It's hard to fathom how a city of 10 million people can pick up and move to an entirely new island.
But Jakarta isn't the only city with that mammoth task ahead. There are several others at risk of sinking around the world, reports news.com.au.
This week Indonesia's president Joko Widodo announced the country's capital will move to a site in the sparsely populated East Kalimantan province on Borneo island, known for rainforests and orangutans.
Jakarta is sinking faster than anywhere else in the world and must move because it's overcrowded and over-polluted.
Experts have labelled the plan as 'very risky', warning if the country is not careful it will just create the same problems elsewhere.
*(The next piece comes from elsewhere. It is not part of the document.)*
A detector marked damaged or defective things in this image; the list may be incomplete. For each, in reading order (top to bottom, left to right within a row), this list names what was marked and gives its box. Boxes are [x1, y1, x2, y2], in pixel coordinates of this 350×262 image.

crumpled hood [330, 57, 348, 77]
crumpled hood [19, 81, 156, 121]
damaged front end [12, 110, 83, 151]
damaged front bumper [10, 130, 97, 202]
Here's a look at the other cities at risk of going under.
The US city is vulnerable to flooding because it's sinking, built on loose soil and situated close to the coastline.
Scientists say it's going under at a rate of 1cm a year.
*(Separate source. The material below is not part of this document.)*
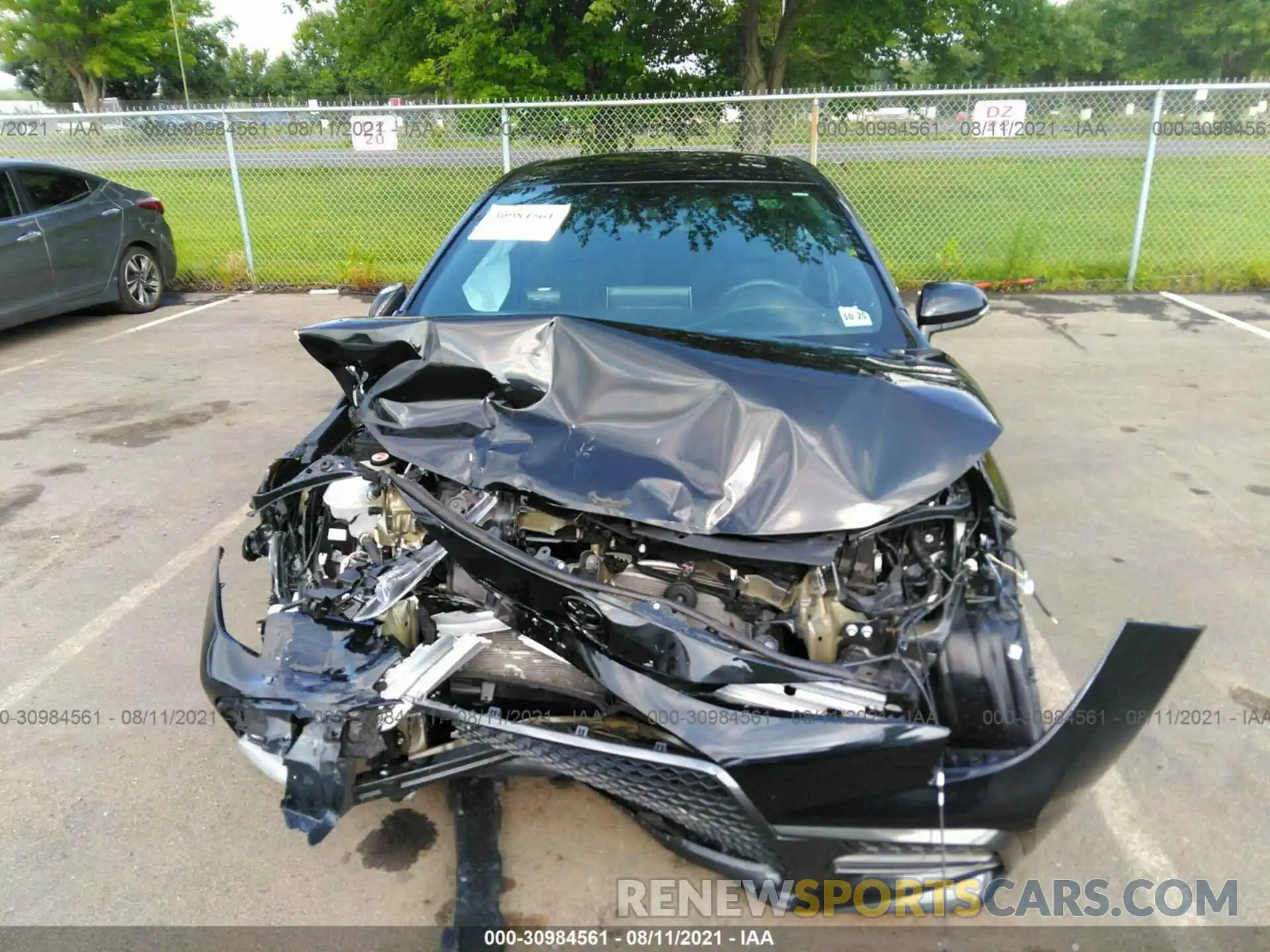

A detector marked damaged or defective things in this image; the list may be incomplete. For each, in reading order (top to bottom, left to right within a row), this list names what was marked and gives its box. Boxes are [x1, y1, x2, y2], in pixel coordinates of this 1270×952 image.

severely damaged hood [298, 312, 1000, 534]
shattered front bumper [198, 550, 1201, 899]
The National Academy of Sciences projected in 2016 that New Orleans could be one of the hardest hit cities in the world when it comes to rising sea levels, along with Manila, Jakarta, and Bangkok.
According to the The Times-Picayune, by the 1930s one-third of the city was below sea level, and by the time Hurricane Katrina struck in 2005, that number was up to about 50 per cent.
The soil subsidence has deadly consequences, with several houses exploding in the city from 1975, injuring dozens of people. Buried gas lines twisted and ruptured, leaving the gas to accumulate in cavities beneath concrete slabs or wafting up into attics.
Scientists reported that the mean sea-level in Manila Bay in the Philippines abruptly rose in the late 1960s.
In September 2009 Tropical storm Ondoy brought one month's worth of rain in less than a day and left more than 80 per cent of the city submerged in water.
Hundreds of people were killed and thousands more were left displaced.
The sinking is being caused by catastrophic subsidence from groundwater being pumped out from below, often through unregulated wells for homes, factories and farms.
The provinces of Pampanga and Bulacan have sunk between 4 and 6cm annually since 2003, according to satellite monitoring.
The Thailand government released a report three years ago that warned the capital city could be under water within 15 years.
While that might sound shocking, with an elevation of only 1.5m above sea level and a sinking rate of 2cm per year, the outlook for Bangkok doesn't look good.
One of the culprits is the immense number of buildings in the city.
The Sinking cities report revealed about 700 buildings with 20 floors or more and 4000 buildings with 8-20 floors are putting considerable pressure on the land.
For the 10 million people living there, flooding is a recurring and deadly problem.
The 2011 flood event cost the country US$46 billion in repairs and rehabilitation - US$8 billion of that spent on Bangkok alone. More than 800 deaths were recorded and 13 million people were affected by the flooding.
The US city has been sinking for decades.
According to data from the US Geological Survey, parts of Harris County, which includes the Texan metropolis, have dropped between 3 and 4m since the 1920s.
Some areas are sinking by as much as 5cm a year.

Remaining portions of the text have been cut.